◆ **Directive**: Convert the entries below into a JSON list of strings, one string per line of text, skipping any blank line. Leave the pictures out of the list.

#####

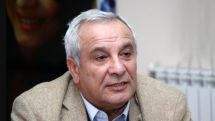 Կյանքից հեռացել է անտառագետ Ռուբեն Պետրոսյանը
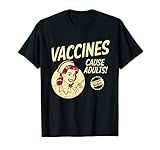Pop Art And Memes Funny Pro Vaccination Vaccines Cause Adult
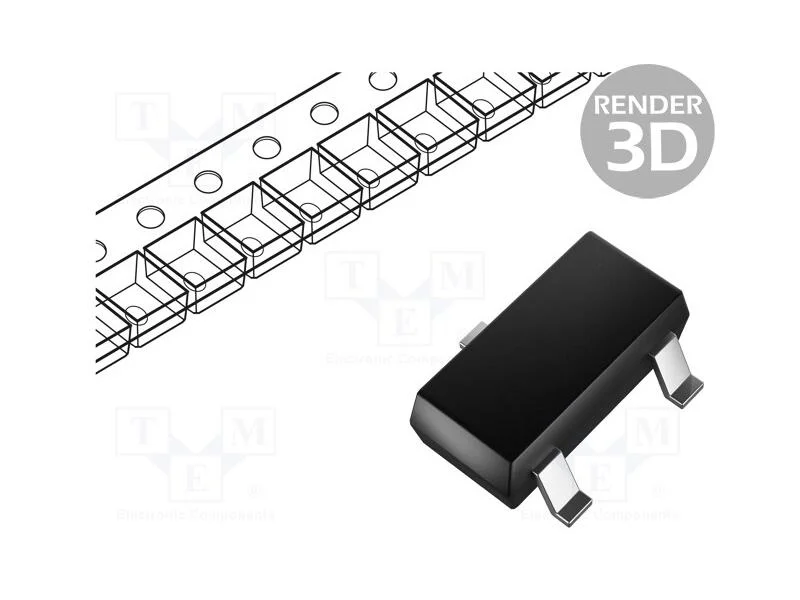 Ressonador de quartzo 16MHz &plusmn;30ppm 30pF THT HC49-S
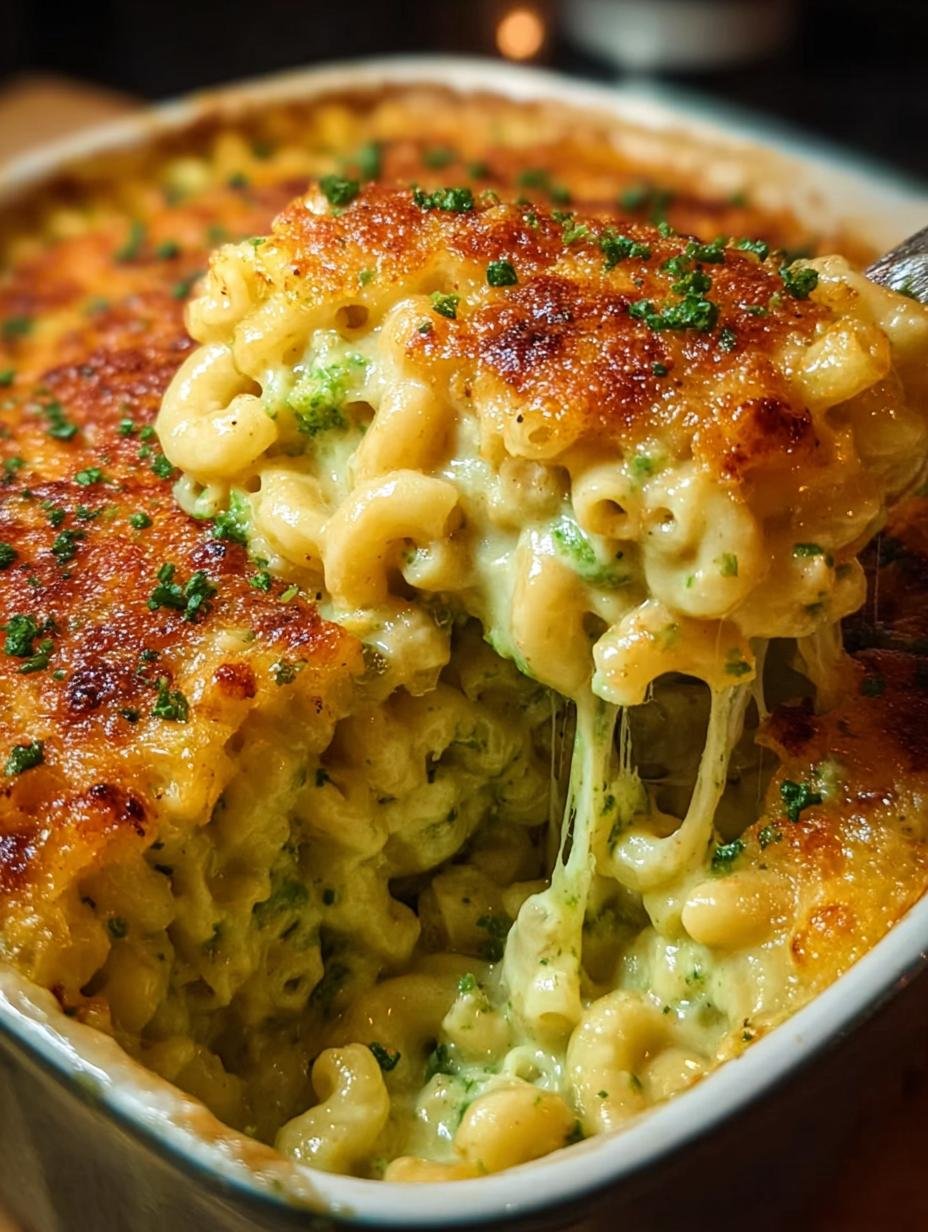 Monster Mac Cheese: Easy Baked Perfection, 1 Hour - Monster Mac Cheese - additional detail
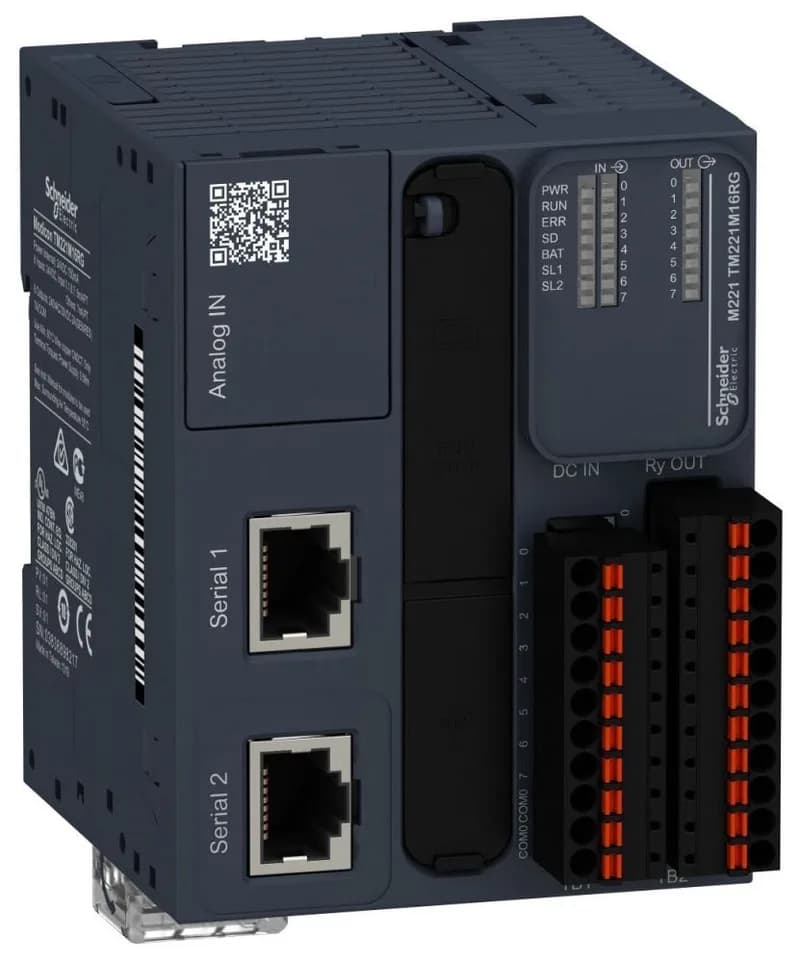 Schneider Electric TM221M16RG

#####

◆ **Solution for this exercise**:
[
  " Կյանքից հեռացել է անտառագետ Ռուբեն Պետրոսյանը",
  "Pop Art And Memes Funny Pro Vaccination Vaccines Cause Adult",
  " Ressonador de quartzo 16MHz &plusmn;30ppm 30pF THT HC49-S",
  " Monster Mac Cheese: Easy Baked Perfection, 1 Hour - Monster Mac Cheese - additional detail",
  " Schneider Electric TM221M16RG"
]